In the lawsuit, Turner claims the boy, identified only by his initials in court documents, had been a target of "bullying, harassing and assault in a highly sexualized nature, at the hands of upperclassmen members of the basketball team."

The suit maintains that the school district was negligent in training coaches, who Turner says knew of the abuse before the incident and ignored the boy's screams for help on the bus.
To see the rest of the article, click here.

I have a lot of respect for Robert Turner, both as former public safety director and as an attorney.  I certainly believe the kid who was attacked should be compensated for what happened to him.  However, the attorney in me has to wonder about the choice of federal court for this lawsuit.

The federal court has an easier summary judgment standard than does the one employed in state courts.  While in theory the difference is only slight, in practice the slipper slope of decisions over time has resulted in the difference growing to the size of the Grand Canyon. In state courts, summary judgment is rare and litigants usually get their day in court.  In federal court, summary judgment has become so common that defendants generally won't even consider settlement until after summary judgment.  Summary judgment now seems to be nothing more than both sides putting their evidence on the table, and the court determining which case it likes better.  That's not how summary judgment is supposed to work, but unfortunately that is the way it is too often working.

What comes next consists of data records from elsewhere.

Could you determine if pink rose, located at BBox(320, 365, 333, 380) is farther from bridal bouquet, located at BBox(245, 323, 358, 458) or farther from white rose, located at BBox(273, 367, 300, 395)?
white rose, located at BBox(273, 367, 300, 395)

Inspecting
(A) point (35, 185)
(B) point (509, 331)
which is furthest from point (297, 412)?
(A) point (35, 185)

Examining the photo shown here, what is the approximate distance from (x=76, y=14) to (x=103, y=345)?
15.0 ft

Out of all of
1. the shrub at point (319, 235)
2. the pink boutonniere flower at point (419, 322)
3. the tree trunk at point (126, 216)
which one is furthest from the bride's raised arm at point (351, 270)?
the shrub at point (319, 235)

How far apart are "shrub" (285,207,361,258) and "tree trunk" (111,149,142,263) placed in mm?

But it gets worse.  The United States Supreme Court a few years ago handed down a couple cases,  Ashcrof v. Iqbal and Bell Atlantic v. Twombley, where the Supreme Court approved the dismissal of cases for not being pled adequately.  Unfortunately some of the federal court have misinterpreted these narrow, fact-based rulings to open the door for defendants to make exhaustive and groundless challenges to whether a complaint has been pled adequately, often challenging every fact in a complaint and citing to summary judgment cases in support for their claim that the facts are inadequate to support the claim.  While the 7th Circuit has made clear that the federal standard is still notice pleading, the district court is still allowing these harassing and baseless pleading challenges to be made by defendants, increasing substantially the time attorneys for the plaintiffs have to defend on a matter - the adequacy of a complaint - that used to be a slam dunk.

It should be noted that in a case handed down last year, Skinner v. Switzer, the United States Supreme Court never even mentioned Iqbal and Twombley in a challenge to the adequacy of a complaint.  The Court instead reiterated that the federal standard is that all that is required is to put the defendants on notice of the claim.  I have little doubt that the Court is concerned about the misapplication of Iqbal and Twombley by some federal courts.

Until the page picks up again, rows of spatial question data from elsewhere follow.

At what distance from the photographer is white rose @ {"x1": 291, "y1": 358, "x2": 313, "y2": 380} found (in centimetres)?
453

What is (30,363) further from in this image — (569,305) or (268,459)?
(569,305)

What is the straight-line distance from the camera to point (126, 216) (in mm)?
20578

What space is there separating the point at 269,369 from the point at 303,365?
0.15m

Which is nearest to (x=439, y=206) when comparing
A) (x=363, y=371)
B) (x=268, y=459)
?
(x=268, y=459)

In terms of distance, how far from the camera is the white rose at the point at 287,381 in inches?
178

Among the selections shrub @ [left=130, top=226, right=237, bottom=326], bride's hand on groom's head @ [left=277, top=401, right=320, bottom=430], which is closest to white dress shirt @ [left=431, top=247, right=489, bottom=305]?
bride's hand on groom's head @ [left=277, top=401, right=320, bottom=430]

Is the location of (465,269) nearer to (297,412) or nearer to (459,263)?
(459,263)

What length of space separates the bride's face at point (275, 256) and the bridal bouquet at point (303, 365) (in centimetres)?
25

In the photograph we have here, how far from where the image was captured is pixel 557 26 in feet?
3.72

Then you have the issue of discovery.  The local federal rule is that when there is a "discovery dispute" you're supposed to confer to try to work out the dispute.  Many law firms representing defendants will never answer any discovery initially because they know they know the local rule protects them.  Instead, they will use the rule to require the plaintiffs to explain in detail why they need every piece of discovery before they will provide it.  Discovery is already very time-consuming.  The local rule has the unfortunate impact in many cases of multiplying that by a factor of 2 or 3,, the time involved in discovery.  The federal magistrates and judges, with the notable exception of Judge Larry McKinney, don't seem inclined to crack down on discovery abuses.

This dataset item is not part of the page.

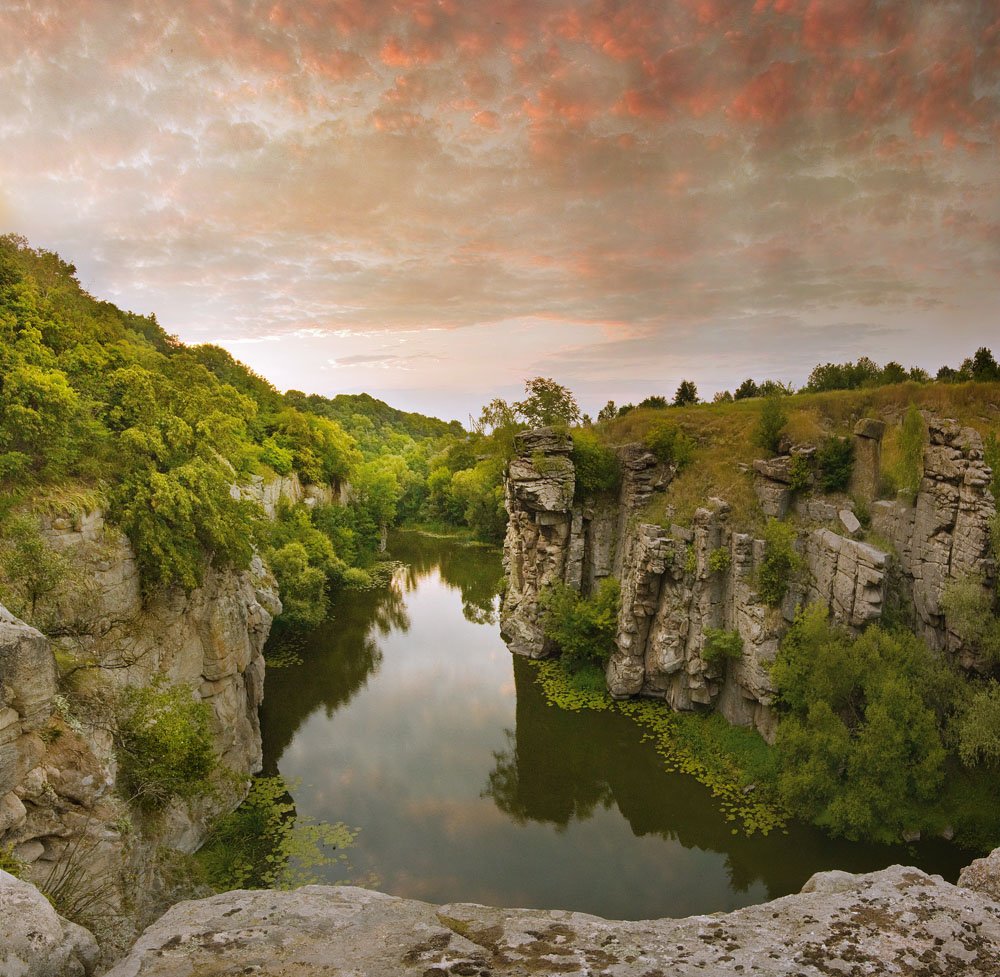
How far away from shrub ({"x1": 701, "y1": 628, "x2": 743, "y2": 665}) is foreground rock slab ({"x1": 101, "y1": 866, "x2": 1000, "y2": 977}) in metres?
17.9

Although I haven't seen the complaint, Turner has undoubtedly made a federal civil rights claim.  Maybe that was his only route to go given the lack of teeth in Indiana's civil rights law.   Still I would have worked overtime to find state-only legal theories to keep it out of federal court.

I'm not the only attorney who believes state court is the better venue for the "little guy" seeking redress against a deep-pocket defendant.   I ran into one of  the top civil rights attorneys in Indianapolis.  He said that federal courts favor defendants and the big law firms, and that whenever possible he pleads to avoid federal court because he believes he will get a more fair shot with the more political state court judges.  Interesting.  Federal courts, which were once seen as the protector of the little guy, are not always viewed that way any longer.

1 comment:

Cato said...

"In state courts, summary judgment is rare"


If it is rare, it's only comparatively so, as government defendants nearly automatically win a motion to dismiss.